> [PAGE]:

Foreign bribery is widely prohibited, and even more widely practiced. It’s also big business – some estimates put the value of corporate bribery at more than $1 trillion annually.

Origins of the ban on foreign bribery

After Watergate-era investigations in the 1970s revealed hundreds of American firms were engaging in foreign bribery, the United States acted to prohibit this conduct in 1977 with the Foreign Corrupt Practices Act (FCPA).

The rationale for the FCPA had little to do with economics, and less to do with American “moral leadership” – it was enacted for US foreign policy reasons. After hundreds of American multinationals admitted to bribing officials from friendly and allied states, these disclosures provoked severe foreign policy problems for the United States.

Senior officials and heads of state in Japan, South Korea, Italy, the Netherlands, and Honduras were ousted, and some jailed.

The FCPA goes abroad: a campaign is born

After the end of the Cold War, the 1990s ushered in the apogee of American power, with Fukuyama’s End of History providing the ideological narrative for an American-led neoliberal world order. In 1993, President Clinton was eager to increase US exports, and his Secretary of State, Warren Christopher, argued that American firms were losing out to their international rivals who bribed freely. Christopher pushed to internationalise the FCPA at the OECD.

When the big exporters objected to American proposals, US officials leaked embarrassing information. When they delayed, the US trade representative promised sanctions. When they resisted, US diplomats coerced them with threats to expose alleged domestic corruption.

After several years of heavy-handed American diplomacy, the OECD Anti-Bribery Convention was ratified in 1997. It was a big victory for the United States – it had “levelled the playing field”. But while a superpower may successfully persuade weaker states into signing a treaty, implementation is another thing.

Even America’s most loyal friends, the British, mocked them by retaining absurd, Victorian-era anti-corruption laws. France, America’s oldest ally, was as uninterested in prosecuting foreign bribery as it was in following the US into Iraq in 2003. Germany did little to prevent the country’s firms from engaging in massive foreign bribery.

The United States anticipated this risk, and expanded the FCPA to capture more foreign firms. If others wouldn’t play by the “rules of the road”, the US would act as the global cop. US authorities have issued more than $20 billion of sanctions for FCPA violations, much of this against non-US firms. Top executives are next, the DOJ has threatened.

In 2017, a senior executive from France’s Alstom was sentenced to 30 months in prison for FCPA offenses. Tellingly, the judge noted:

“[US] efforts to install and nurture democracy in these countries is thwarted if international businesspeople take the view that you can’t compete without bribes.”

Along the way, the FCPA had been transformed from a tool to prevent American firms from undermining US foreign policy into an instrument of neoliberal hegemony. But the limits of this campaign are fast coming into view as American power fades, as multi-polarity re-emerges, and as states return to their realist roots.

> [PROBLEM DETAILS]: Extract word for word the part of the foreign bribery text between "Senior officials and" and "at the OECD.", inclusive.

> [DATA ENTRIES]:
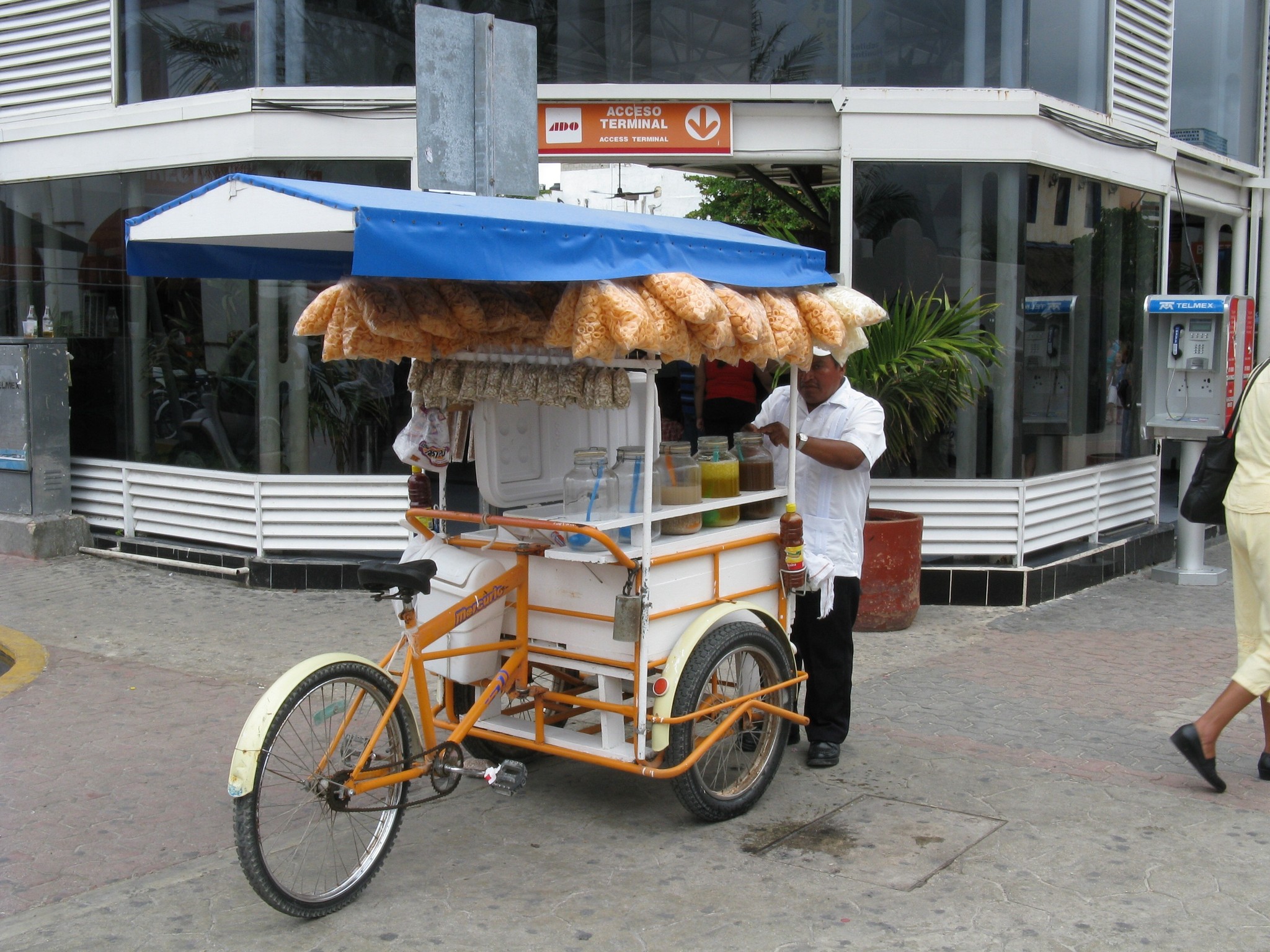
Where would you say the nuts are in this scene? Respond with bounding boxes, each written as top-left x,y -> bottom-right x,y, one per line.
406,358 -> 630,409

...

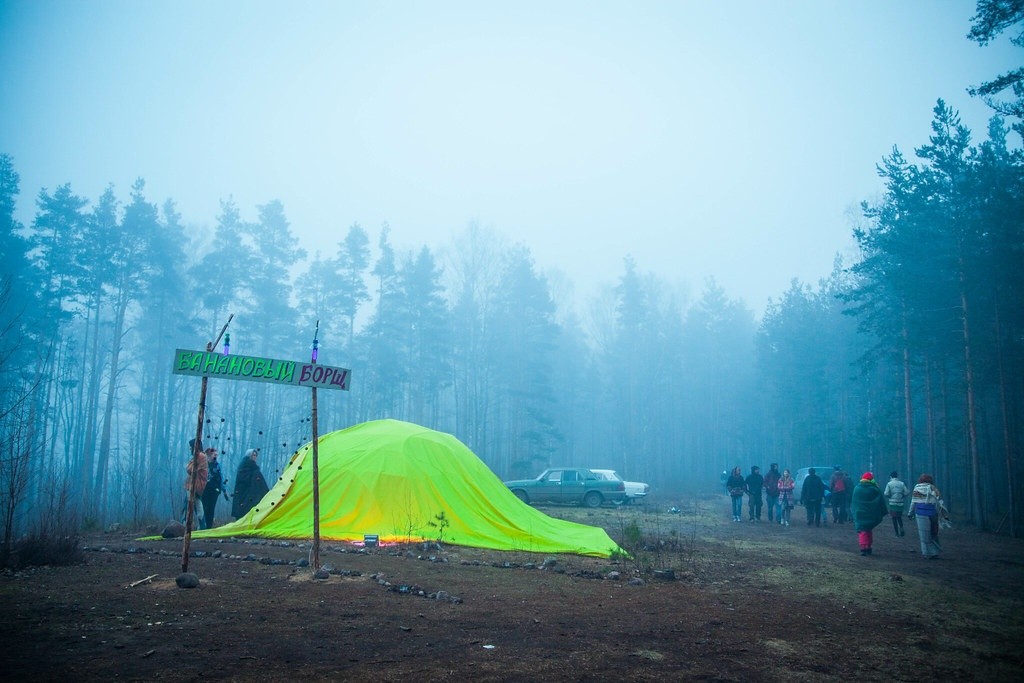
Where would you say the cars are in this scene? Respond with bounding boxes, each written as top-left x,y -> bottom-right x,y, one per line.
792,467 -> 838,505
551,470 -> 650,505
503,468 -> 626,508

---

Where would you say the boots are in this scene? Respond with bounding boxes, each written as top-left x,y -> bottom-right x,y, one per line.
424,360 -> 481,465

> [TASK RESULT]:
Senior officials and heads of state in Japan, South Korea, Italy, the Netherlands, and Honduras were ousted, and some jailed.

The FCPA goes abroad: a campaign is born

After the end of the Cold War, the 1990s ushered in the apogee of American power, with Fukuyama’s End of History providing the ideological narrative for an American-led neoliberal world order. In 1993, President Clinton was eager to increase US exports, and his Secretary of State, Warren Christopher, argued that American firms were losing out to their international rivals who bribed freely. Christopher pushed to internationalise the FCPA at the OECD.